● TO DO:
#1 Can you copy out the stretch of the feed mill traffic article from "What types of" through "by-products for feed.", word for word?
#2 Do these statements agree with the feed mill traffic article? Answer yes or no for each, and quote the deciding words from the article. (a) Beet pulp was shipped between September and December. (b) Feed molasses came from a plant in Chatham. (c) Large-scale carload shipment of harvest grain from small elevators was still going on after the Second World War.

** start DOCUMENT PASSAGE **

Feed Mill Traffic

NOVEMBER 2000

    At almost every rural Southern Ontario railway station boasting a team tracks during the transition era between 1945 and 1959, there was a grain dealer. As the mechanization and efficiency of the surrounding farm operations developed over this time period, the local grain merchant became the "general store" of the agricultural trade. In addition to grain, he handled feeds, fuel, implements, building supplies and fertilizer. This month we will explore the possibilities for carload traffic to and from these ubiquitous dealers. Modellers of Southern Ontario operations will find this discussion directly applicable, and for the growing number of American modellers we are hearing from every month, these principles will apply as well.

    In the first couple of decades of the 20th Century, the grain elevator was constructed on rural sidings to serve the farmers during harvest time. Cash crops of wheat, oats, barley, rye and mixed grains were brought to the dealer by the farmers, weighed and sold. In turn, the merchant shipped out carloads of the grain to terminal elevators, millers, brewers and distillers. Through the 1920s and 1930s, many of the local grain dealers became more associated with feed supply, either as part of a co-operative or franchise, or independent. Regardless of ownership or affiliation, they served the same purpose for the farmers.

    By the end of the Second World War, the large scale shipment of harvest grain by carload from small elevators had come to an end. Now the local dealer diversified. The era of the feedlot for beef cattle had arrived, and farmers needed a variety of mixed feeds. The grain dealer, now recognized as primarily a feed mill, answered the demand (this is a good time to tip my hat to my friend Greg Stubbings, employed in a supervisory capacity in the food inspection branch of Agriculture Canada, for his background assistance). The feed industry has traditionally looked for ways to use by-products and waste from various processes as sources of animal feed.

    What types of shipments may arrive at our Southern Ontario feed dealer in the 1945-59 era? He could receive carloads of beet pulp from the plants in Wallaceburg or Chatham, Ontario. This by-product of the sugar extracting process from sugar beets was shipped in the September to December time interval. The merchant may also receive carloads of fish meal from the East Coast. Linseed oilcake meal, a by-product of the oil extracting process from flaxseed, may arrive by the carload. Feed molasses from the Redpath Sugar plant in Toronto could show up in boxcars. Large starch plants (such as those at Port Credit and Cardinal) and brewers and distillers may be the source of by-products for feed.

** end DOCUMENT PASSAGE **
** start SUPPLIED DATA **

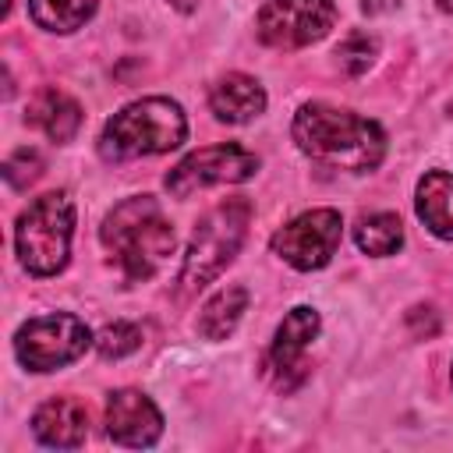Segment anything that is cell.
<instances>
[{
    "label": "cell",
    "mask_w": 453,
    "mask_h": 453,
    "mask_svg": "<svg viewBox=\"0 0 453 453\" xmlns=\"http://www.w3.org/2000/svg\"><path fill=\"white\" fill-rule=\"evenodd\" d=\"M32 432L42 446L53 449H78L88 435V411L71 400V396H57L46 400L35 414H32Z\"/></svg>",
    "instance_id": "7c38bea8"
},
{
    "label": "cell",
    "mask_w": 453,
    "mask_h": 453,
    "mask_svg": "<svg viewBox=\"0 0 453 453\" xmlns=\"http://www.w3.org/2000/svg\"><path fill=\"white\" fill-rule=\"evenodd\" d=\"M74 234V202L67 191L39 195L14 226V248L32 276H53L67 265Z\"/></svg>",
    "instance_id": "277c9868"
},
{
    "label": "cell",
    "mask_w": 453,
    "mask_h": 453,
    "mask_svg": "<svg viewBox=\"0 0 453 453\" xmlns=\"http://www.w3.org/2000/svg\"><path fill=\"white\" fill-rule=\"evenodd\" d=\"M258 156L226 142V145H209L198 152H188L170 173H166V191L173 198H188L209 184H241L255 177Z\"/></svg>",
    "instance_id": "9c48e42d"
},
{
    "label": "cell",
    "mask_w": 453,
    "mask_h": 453,
    "mask_svg": "<svg viewBox=\"0 0 453 453\" xmlns=\"http://www.w3.org/2000/svg\"><path fill=\"white\" fill-rule=\"evenodd\" d=\"M138 347H142V329L131 326V322H110V326H103L99 336H96V350H99L103 357H127V354H134Z\"/></svg>",
    "instance_id": "d6986e66"
},
{
    "label": "cell",
    "mask_w": 453,
    "mask_h": 453,
    "mask_svg": "<svg viewBox=\"0 0 453 453\" xmlns=\"http://www.w3.org/2000/svg\"><path fill=\"white\" fill-rule=\"evenodd\" d=\"M439 7H442L446 14H453V0H439Z\"/></svg>",
    "instance_id": "cb8c5ba5"
},
{
    "label": "cell",
    "mask_w": 453,
    "mask_h": 453,
    "mask_svg": "<svg viewBox=\"0 0 453 453\" xmlns=\"http://www.w3.org/2000/svg\"><path fill=\"white\" fill-rule=\"evenodd\" d=\"M28 11L46 32H74L92 18L96 0H28Z\"/></svg>",
    "instance_id": "ac0fdd59"
},
{
    "label": "cell",
    "mask_w": 453,
    "mask_h": 453,
    "mask_svg": "<svg viewBox=\"0 0 453 453\" xmlns=\"http://www.w3.org/2000/svg\"><path fill=\"white\" fill-rule=\"evenodd\" d=\"M414 209L418 219L442 241H453V173L432 170L418 180L414 191Z\"/></svg>",
    "instance_id": "5bb4252c"
},
{
    "label": "cell",
    "mask_w": 453,
    "mask_h": 453,
    "mask_svg": "<svg viewBox=\"0 0 453 453\" xmlns=\"http://www.w3.org/2000/svg\"><path fill=\"white\" fill-rule=\"evenodd\" d=\"M290 134L308 159L333 170L368 173L386 156V134L375 120L329 103H304L294 113Z\"/></svg>",
    "instance_id": "6da1fadb"
},
{
    "label": "cell",
    "mask_w": 453,
    "mask_h": 453,
    "mask_svg": "<svg viewBox=\"0 0 453 453\" xmlns=\"http://www.w3.org/2000/svg\"><path fill=\"white\" fill-rule=\"evenodd\" d=\"M106 435L117 446H156L163 435V414L142 389H117L106 400Z\"/></svg>",
    "instance_id": "8fae6325"
},
{
    "label": "cell",
    "mask_w": 453,
    "mask_h": 453,
    "mask_svg": "<svg viewBox=\"0 0 453 453\" xmlns=\"http://www.w3.org/2000/svg\"><path fill=\"white\" fill-rule=\"evenodd\" d=\"M39 173H42V156H39L35 149H18V152H11L7 163H4V177H7V184L18 188V191L28 188Z\"/></svg>",
    "instance_id": "44dd1931"
},
{
    "label": "cell",
    "mask_w": 453,
    "mask_h": 453,
    "mask_svg": "<svg viewBox=\"0 0 453 453\" xmlns=\"http://www.w3.org/2000/svg\"><path fill=\"white\" fill-rule=\"evenodd\" d=\"M375 53H379V42H375L372 35H365V32L347 35V39L340 42V50H336L340 67H343L347 74H361V71H368L372 60H375Z\"/></svg>",
    "instance_id": "ffe728a7"
},
{
    "label": "cell",
    "mask_w": 453,
    "mask_h": 453,
    "mask_svg": "<svg viewBox=\"0 0 453 453\" xmlns=\"http://www.w3.org/2000/svg\"><path fill=\"white\" fill-rule=\"evenodd\" d=\"M209 110L223 124H248L265 110V88L251 74H226L209 92Z\"/></svg>",
    "instance_id": "4fadbf2b"
},
{
    "label": "cell",
    "mask_w": 453,
    "mask_h": 453,
    "mask_svg": "<svg viewBox=\"0 0 453 453\" xmlns=\"http://www.w3.org/2000/svg\"><path fill=\"white\" fill-rule=\"evenodd\" d=\"M319 336V311L308 304H297L287 311V319L276 326V336L269 343L265 354V375L273 379L276 389H294L304 382L308 365H304V350L311 347V340Z\"/></svg>",
    "instance_id": "30bf717a"
},
{
    "label": "cell",
    "mask_w": 453,
    "mask_h": 453,
    "mask_svg": "<svg viewBox=\"0 0 453 453\" xmlns=\"http://www.w3.org/2000/svg\"><path fill=\"white\" fill-rule=\"evenodd\" d=\"M188 138V117L180 103L166 96H145L113 113L99 134V156L106 163H127L142 156H159Z\"/></svg>",
    "instance_id": "3957f363"
},
{
    "label": "cell",
    "mask_w": 453,
    "mask_h": 453,
    "mask_svg": "<svg viewBox=\"0 0 453 453\" xmlns=\"http://www.w3.org/2000/svg\"><path fill=\"white\" fill-rule=\"evenodd\" d=\"M354 241L365 255H375V258H386L393 251H400L403 244V223L396 212H372V216H361L357 226H354Z\"/></svg>",
    "instance_id": "e0dca14e"
},
{
    "label": "cell",
    "mask_w": 453,
    "mask_h": 453,
    "mask_svg": "<svg viewBox=\"0 0 453 453\" xmlns=\"http://www.w3.org/2000/svg\"><path fill=\"white\" fill-rule=\"evenodd\" d=\"M88 343H96L88 326L71 311L28 319L14 333V354L28 372H57L78 361L88 350Z\"/></svg>",
    "instance_id": "8992f818"
},
{
    "label": "cell",
    "mask_w": 453,
    "mask_h": 453,
    "mask_svg": "<svg viewBox=\"0 0 453 453\" xmlns=\"http://www.w3.org/2000/svg\"><path fill=\"white\" fill-rule=\"evenodd\" d=\"M25 120L35 124L53 142H71L78 134V127H81V106L60 88H42L28 103V117Z\"/></svg>",
    "instance_id": "9a60e30c"
},
{
    "label": "cell",
    "mask_w": 453,
    "mask_h": 453,
    "mask_svg": "<svg viewBox=\"0 0 453 453\" xmlns=\"http://www.w3.org/2000/svg\"><path fill=\"white\" fill-rule=\"evenodd\" d=\"M99 241L131 283L156 276L177 244L170 219L163 216L152 195H131L120 205H113L99 226Z\"/></svg>",
    "instance_id": "7a4b0ae2"
},
{
    "label": "cell",
    "mask_w": 453,
    "mask_h": 453,
    "mask_svg": "<svg viewBox=\"0 0 453 453\" xmlns=\"http://www.w3.org/2000/svg\"><path fill=\"white\" fill-rule=\"evenodd\" d=\"M400 0H361V11L365 14H389Z\"/></svg>",
    "instance_id": "7402d4cb"
},
{
    "label": "cell",
    "mask_w": 453,
    "mask_h": 453,
    "mask_svg": "<svg viewBox=\"0 0 453 453\" xmlns=\"http://www.w3.org/2000/svg\"><path fill=\"white\" fill-rule=\"evenodd\" d=\"M248 223H251V205L244 198H226L216 209H209L188 244L184 265H180V283L184 290H198L205 283H212L241 251L244 237H248Z\"/></svg>",
    "instance_id": "5b68a950"
},
{
    "label": "cell",
    "mask_w": 453,
    "mask_h": 453,
    "mask_svg": "<svg viewBox=\"0 0 453 453\" xmlns=\"http://www.w3.org/2000/svg\"><path fill=\"white\" fill-rule=\"evenodd\" d=\"M336 21L333 0H262L258 39L276 50H301L319 42Z\"/></svg>",
    "instance_id": "ba28073f"
},
{
    "label": "cell",
    "mask_w": 453,
    "mask_h": 453,
    "mask_svg": "<svg viewBox=\"0 0 453 453\" xmlns=\"http://www.w3.org/2000/svg\"><path fill=\"white\" fill-rule=\"evenodd\" d=\"M244 308H248V290H244V287L234 283V287L216 290V294L205 301L202 315H198V333H202L205 340H212V343L226 340V336L237 329Z\"/></svg>",
    "instance_id": "2e32d148"
},
{
    "label": "cell",
    "mask_w": 453,
    "mask_h": 453,
    "mask_svg": "<svg viewBox=\"0 0 453 453\" xmlns=\"http://www.w3.org/2000/svg\"><path fill=\"white\" fill-rule=\"evenodd\" d=\"M166 4H170V7H177L180 14H191V11L198 7V0H166Z\"/></svg>",
    "instance_id": "603a6c76"
},
{
    "label": "cell",
    "mask_w": 453,
    "mask_h": 453,
    "mask_svg": "<svg viewBox=\"0 0 453 453\" xmlns=\"http://www.w3.org/2000/svg\"><path fill=\"white\" fill-rule=\"evenodd\" d=\"M340 237H343V219L336 209H308L294 216L287 226H280L269 244L287 265H294L297 273H311L333 262Z\"/></svg>",
    "instance_id": "52a82bcc"
}]
</instances>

** end SUPPLIED DATA **

● FULL SOLUTIONS:
#1
What types of shipments may arrive at our Southern Ontario feed dealer in the 1945-59 era? He could receive carloads of beet pulp from the plants in Wallaceburg or Chatham, Ontario. This by-product of the sugar extracting process from sugar beets was shipped in the September to December time interval. The merchant may also receive carloads of fish meal from the East Coast. Linseed oilcake meal, a by-product of the oil extracting process from flaxseed, may arrive by the carload. Feed molasses from the Redpath Sugar plant in Toronto could show up in boxcars. Large starch plants (such as those at Port Credit and Cardinal) and brewers and distillers may be the source of by-products for feed.

#2
(a) Yes: "was shipped in the September to December time interval"
(b) No: "Feed molasses from the Redpath Sugar plant in Toronto could show up in boxcars."
(c) No: "By the end of the Second World War, the large scale shipment of harvest grain by carload from small elevators had come to an end."